GIVEN INSTRUCTION
Count the lines in the listing below that contain the string "Masks", matching case exactly, and reply with only the number.

Data excerpts

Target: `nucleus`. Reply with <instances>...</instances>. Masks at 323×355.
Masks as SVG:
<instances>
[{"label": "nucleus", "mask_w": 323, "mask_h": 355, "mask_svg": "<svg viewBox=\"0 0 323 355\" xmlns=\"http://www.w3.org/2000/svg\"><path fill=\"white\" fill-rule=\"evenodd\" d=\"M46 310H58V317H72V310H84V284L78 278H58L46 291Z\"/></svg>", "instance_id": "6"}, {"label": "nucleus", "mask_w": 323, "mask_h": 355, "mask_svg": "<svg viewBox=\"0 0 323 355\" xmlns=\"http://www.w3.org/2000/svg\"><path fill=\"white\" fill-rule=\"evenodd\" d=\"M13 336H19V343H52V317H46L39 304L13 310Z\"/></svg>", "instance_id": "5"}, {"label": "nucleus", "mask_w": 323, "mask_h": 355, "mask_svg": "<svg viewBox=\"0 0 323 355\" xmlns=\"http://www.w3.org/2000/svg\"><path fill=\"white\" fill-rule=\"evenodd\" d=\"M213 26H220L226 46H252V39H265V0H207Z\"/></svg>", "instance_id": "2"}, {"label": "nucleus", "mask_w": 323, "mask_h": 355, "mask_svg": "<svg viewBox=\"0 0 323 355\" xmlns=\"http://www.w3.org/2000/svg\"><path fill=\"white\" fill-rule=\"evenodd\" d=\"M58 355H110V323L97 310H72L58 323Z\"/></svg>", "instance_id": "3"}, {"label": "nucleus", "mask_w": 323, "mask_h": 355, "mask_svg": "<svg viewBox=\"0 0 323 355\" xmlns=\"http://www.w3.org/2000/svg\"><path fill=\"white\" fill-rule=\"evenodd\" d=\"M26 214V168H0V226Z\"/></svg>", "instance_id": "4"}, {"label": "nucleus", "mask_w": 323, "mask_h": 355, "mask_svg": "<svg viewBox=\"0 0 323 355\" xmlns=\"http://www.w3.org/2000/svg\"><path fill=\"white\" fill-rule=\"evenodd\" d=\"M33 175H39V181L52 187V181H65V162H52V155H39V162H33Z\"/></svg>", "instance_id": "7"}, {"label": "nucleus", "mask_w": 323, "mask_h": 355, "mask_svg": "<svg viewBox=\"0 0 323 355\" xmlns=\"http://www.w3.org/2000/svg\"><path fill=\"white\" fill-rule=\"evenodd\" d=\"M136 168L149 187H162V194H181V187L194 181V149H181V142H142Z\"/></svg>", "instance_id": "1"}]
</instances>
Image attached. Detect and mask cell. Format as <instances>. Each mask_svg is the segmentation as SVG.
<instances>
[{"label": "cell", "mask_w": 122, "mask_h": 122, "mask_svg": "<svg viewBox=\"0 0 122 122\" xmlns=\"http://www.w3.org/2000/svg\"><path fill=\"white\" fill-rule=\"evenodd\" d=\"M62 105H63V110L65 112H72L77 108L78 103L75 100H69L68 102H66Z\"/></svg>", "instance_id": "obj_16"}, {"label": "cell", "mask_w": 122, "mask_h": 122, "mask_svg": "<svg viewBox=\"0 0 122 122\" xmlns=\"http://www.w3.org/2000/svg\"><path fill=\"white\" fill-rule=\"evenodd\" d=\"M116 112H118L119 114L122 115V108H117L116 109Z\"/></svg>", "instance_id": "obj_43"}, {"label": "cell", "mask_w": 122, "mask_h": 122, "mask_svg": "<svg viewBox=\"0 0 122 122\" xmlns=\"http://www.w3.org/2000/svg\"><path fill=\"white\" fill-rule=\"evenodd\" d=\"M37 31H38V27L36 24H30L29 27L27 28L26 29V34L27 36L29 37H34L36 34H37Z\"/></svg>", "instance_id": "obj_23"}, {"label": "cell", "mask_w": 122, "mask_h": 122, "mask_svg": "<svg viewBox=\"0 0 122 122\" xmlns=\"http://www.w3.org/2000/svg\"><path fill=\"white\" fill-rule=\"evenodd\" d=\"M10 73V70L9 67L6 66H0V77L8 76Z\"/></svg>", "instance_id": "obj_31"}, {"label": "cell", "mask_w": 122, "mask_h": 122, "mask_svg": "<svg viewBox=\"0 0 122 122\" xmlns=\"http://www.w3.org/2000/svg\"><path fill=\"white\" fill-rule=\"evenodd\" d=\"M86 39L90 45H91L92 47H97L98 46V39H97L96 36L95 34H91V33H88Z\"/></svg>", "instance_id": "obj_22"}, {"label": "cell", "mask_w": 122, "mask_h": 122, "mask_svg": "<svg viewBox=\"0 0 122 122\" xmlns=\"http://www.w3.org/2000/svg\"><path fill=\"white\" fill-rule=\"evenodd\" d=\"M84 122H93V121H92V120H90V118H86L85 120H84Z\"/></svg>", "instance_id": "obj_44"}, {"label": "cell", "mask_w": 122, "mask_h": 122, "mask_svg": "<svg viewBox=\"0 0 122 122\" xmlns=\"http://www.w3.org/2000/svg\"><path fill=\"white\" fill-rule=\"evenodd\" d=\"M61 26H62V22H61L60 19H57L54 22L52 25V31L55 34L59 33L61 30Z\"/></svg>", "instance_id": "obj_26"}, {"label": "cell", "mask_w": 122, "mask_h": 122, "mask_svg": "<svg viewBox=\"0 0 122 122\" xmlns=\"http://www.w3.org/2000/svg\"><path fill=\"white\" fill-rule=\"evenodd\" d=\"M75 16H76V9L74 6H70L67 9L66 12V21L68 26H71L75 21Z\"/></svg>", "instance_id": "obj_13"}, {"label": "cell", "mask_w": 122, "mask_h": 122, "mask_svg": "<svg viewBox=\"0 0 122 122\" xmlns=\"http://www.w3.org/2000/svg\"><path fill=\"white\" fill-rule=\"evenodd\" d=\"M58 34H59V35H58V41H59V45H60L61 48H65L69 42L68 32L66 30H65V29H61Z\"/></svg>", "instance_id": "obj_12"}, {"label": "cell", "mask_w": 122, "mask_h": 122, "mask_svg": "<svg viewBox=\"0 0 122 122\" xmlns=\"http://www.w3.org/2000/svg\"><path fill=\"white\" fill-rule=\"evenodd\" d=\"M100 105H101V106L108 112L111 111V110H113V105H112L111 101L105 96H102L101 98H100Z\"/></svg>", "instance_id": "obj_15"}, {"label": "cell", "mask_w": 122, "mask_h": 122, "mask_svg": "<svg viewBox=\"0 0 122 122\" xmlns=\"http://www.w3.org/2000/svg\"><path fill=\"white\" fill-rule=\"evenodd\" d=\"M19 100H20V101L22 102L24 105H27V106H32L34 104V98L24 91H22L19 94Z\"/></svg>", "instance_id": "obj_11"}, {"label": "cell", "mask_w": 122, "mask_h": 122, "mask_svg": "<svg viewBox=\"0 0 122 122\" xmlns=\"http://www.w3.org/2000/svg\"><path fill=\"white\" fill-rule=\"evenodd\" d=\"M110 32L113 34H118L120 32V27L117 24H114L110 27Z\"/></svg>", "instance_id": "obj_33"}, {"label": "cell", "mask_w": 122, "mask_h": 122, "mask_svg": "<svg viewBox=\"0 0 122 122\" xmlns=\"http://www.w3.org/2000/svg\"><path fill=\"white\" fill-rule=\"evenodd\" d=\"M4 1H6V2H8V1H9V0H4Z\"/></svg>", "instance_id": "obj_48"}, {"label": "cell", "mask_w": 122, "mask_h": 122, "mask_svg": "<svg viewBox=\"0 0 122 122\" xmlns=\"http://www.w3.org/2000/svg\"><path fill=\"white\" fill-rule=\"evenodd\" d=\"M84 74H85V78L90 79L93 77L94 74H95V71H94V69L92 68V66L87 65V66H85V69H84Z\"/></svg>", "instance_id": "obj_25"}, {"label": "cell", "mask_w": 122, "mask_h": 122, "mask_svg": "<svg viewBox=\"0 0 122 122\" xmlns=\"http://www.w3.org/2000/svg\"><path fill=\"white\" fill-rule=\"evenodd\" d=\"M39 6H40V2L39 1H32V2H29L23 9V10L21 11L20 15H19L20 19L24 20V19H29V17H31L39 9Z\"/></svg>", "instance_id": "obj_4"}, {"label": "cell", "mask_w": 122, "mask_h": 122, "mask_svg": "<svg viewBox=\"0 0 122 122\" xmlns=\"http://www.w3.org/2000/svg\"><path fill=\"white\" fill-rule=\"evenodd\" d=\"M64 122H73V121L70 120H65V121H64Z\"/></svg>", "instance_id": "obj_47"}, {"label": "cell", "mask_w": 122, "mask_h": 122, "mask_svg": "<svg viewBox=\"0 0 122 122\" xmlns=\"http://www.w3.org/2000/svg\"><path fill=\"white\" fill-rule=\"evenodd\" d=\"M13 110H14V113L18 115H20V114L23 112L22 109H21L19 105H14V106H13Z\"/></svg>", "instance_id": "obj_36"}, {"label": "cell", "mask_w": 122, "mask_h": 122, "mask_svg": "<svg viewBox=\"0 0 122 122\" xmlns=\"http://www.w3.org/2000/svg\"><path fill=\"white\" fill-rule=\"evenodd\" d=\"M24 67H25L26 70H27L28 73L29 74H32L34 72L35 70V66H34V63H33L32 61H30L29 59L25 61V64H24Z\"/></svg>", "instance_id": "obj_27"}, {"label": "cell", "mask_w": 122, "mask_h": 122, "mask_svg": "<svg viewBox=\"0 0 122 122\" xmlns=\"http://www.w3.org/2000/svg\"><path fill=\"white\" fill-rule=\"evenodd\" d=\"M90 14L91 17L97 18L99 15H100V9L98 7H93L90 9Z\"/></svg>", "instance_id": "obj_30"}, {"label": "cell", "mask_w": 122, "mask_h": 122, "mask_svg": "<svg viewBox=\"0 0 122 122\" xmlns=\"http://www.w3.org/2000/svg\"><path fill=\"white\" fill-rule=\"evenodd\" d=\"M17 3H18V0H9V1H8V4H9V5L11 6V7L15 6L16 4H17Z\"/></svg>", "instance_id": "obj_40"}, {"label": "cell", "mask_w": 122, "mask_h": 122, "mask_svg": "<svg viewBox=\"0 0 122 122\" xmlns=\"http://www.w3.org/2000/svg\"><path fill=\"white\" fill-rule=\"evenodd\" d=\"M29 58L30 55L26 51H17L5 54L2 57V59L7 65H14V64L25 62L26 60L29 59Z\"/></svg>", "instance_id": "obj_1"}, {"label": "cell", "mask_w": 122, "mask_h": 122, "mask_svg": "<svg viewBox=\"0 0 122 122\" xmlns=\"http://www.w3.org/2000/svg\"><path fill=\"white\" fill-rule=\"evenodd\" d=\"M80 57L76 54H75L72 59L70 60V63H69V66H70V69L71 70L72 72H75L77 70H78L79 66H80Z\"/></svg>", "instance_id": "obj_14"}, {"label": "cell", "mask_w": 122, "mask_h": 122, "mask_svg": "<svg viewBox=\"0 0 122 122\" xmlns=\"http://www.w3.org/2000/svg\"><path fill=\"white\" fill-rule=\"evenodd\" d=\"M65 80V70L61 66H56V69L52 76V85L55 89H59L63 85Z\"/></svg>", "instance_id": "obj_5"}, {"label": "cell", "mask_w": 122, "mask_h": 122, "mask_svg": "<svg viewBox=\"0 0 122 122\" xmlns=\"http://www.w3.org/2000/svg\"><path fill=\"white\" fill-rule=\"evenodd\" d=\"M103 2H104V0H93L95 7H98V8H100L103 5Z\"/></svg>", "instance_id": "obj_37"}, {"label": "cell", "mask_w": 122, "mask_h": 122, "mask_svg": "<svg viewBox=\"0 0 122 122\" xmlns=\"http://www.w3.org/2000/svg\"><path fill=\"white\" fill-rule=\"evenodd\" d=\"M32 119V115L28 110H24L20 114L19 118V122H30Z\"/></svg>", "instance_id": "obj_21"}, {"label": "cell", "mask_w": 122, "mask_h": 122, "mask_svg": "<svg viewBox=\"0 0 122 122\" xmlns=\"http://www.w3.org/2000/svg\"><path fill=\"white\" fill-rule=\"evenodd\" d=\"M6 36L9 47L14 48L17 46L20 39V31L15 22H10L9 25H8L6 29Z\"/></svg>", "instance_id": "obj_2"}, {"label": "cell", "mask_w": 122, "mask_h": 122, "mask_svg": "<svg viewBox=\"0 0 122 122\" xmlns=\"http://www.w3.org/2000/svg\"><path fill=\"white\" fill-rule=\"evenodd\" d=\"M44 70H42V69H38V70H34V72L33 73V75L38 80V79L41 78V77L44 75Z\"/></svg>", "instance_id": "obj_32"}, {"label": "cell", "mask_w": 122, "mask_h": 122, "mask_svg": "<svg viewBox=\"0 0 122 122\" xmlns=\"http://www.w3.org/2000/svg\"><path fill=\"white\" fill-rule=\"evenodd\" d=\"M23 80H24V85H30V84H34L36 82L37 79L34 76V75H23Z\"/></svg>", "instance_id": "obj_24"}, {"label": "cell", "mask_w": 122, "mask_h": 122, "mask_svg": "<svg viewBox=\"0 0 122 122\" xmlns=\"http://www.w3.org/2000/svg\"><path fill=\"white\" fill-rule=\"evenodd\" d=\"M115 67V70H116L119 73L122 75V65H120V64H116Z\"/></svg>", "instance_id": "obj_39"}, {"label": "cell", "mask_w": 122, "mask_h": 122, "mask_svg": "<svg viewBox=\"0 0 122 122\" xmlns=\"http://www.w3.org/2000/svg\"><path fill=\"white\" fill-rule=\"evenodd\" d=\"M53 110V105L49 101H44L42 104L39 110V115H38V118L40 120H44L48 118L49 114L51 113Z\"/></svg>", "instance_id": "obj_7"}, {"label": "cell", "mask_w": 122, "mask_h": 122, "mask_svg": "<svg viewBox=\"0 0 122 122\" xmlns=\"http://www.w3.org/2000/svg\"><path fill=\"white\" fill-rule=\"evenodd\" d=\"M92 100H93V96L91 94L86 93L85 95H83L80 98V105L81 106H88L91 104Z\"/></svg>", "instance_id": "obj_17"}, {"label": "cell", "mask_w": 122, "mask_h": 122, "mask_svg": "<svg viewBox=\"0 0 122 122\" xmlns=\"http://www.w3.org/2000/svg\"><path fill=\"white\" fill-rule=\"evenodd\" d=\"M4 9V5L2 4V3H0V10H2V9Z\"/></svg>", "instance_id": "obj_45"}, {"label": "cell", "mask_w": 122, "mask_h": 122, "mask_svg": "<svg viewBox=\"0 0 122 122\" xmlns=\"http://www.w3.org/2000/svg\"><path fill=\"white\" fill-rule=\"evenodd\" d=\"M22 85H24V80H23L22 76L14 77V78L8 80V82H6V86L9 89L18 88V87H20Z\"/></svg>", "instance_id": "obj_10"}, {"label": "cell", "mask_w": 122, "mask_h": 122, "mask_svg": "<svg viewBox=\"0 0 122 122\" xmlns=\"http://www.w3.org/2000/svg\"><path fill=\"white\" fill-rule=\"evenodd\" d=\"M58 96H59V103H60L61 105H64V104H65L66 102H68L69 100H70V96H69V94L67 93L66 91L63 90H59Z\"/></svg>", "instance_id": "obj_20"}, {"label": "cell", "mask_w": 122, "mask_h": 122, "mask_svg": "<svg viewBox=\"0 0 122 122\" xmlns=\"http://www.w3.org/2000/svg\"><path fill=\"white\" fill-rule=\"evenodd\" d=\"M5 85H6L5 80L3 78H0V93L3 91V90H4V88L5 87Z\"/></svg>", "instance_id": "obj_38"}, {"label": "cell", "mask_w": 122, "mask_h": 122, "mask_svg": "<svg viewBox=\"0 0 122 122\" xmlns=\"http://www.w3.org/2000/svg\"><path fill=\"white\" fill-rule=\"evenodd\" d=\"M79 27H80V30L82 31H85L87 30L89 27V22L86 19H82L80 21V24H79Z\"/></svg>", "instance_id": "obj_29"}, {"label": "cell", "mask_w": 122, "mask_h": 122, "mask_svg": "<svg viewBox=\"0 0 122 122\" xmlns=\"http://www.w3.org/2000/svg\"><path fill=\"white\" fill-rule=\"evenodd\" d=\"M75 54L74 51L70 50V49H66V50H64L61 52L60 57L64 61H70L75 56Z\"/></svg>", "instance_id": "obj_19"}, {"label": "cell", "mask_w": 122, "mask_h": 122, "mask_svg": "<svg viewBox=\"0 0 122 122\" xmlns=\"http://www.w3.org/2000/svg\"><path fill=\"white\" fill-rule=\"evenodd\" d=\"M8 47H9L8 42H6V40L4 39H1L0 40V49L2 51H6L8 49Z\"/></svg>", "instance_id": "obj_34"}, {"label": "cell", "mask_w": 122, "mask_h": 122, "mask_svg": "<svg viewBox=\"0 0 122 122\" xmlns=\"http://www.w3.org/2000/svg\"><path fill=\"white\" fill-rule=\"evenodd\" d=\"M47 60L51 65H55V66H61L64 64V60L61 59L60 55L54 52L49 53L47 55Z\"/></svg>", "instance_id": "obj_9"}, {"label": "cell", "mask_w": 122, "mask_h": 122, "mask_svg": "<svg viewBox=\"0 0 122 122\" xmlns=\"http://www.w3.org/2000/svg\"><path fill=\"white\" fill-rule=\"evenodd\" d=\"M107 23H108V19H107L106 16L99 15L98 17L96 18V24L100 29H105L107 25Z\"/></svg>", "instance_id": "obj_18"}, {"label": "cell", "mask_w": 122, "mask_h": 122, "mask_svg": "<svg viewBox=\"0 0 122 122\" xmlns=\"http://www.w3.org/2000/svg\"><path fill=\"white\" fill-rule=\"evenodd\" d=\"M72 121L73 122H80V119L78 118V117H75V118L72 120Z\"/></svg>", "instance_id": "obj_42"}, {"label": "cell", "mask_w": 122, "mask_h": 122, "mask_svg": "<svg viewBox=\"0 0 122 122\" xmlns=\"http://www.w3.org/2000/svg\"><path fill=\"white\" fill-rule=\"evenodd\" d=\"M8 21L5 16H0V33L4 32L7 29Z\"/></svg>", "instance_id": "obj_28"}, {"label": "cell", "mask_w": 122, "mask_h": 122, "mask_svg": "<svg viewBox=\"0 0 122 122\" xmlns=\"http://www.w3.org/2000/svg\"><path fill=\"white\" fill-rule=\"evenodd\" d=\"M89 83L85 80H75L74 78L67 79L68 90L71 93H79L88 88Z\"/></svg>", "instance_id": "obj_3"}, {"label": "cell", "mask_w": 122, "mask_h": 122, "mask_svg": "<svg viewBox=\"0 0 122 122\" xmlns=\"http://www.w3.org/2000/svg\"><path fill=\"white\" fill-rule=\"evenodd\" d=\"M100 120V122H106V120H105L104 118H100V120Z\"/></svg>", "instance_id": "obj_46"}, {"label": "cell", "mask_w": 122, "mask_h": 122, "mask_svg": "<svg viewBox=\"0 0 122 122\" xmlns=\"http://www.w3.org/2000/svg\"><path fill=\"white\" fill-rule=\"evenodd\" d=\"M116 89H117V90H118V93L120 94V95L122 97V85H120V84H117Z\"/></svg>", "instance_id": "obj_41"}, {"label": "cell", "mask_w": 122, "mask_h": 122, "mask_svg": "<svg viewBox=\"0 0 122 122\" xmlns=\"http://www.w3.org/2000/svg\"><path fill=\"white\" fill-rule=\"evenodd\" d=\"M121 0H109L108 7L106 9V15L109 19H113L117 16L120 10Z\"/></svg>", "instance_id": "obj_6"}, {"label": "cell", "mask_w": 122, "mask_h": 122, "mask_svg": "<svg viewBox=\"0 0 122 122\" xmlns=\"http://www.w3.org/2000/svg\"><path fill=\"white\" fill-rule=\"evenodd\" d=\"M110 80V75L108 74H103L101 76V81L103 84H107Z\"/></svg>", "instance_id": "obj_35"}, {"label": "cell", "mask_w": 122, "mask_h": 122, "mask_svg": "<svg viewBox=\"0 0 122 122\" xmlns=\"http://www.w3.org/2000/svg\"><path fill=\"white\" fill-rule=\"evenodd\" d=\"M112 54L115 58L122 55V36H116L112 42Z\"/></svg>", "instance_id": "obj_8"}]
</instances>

RESULT FOR THIS EXERCISE
2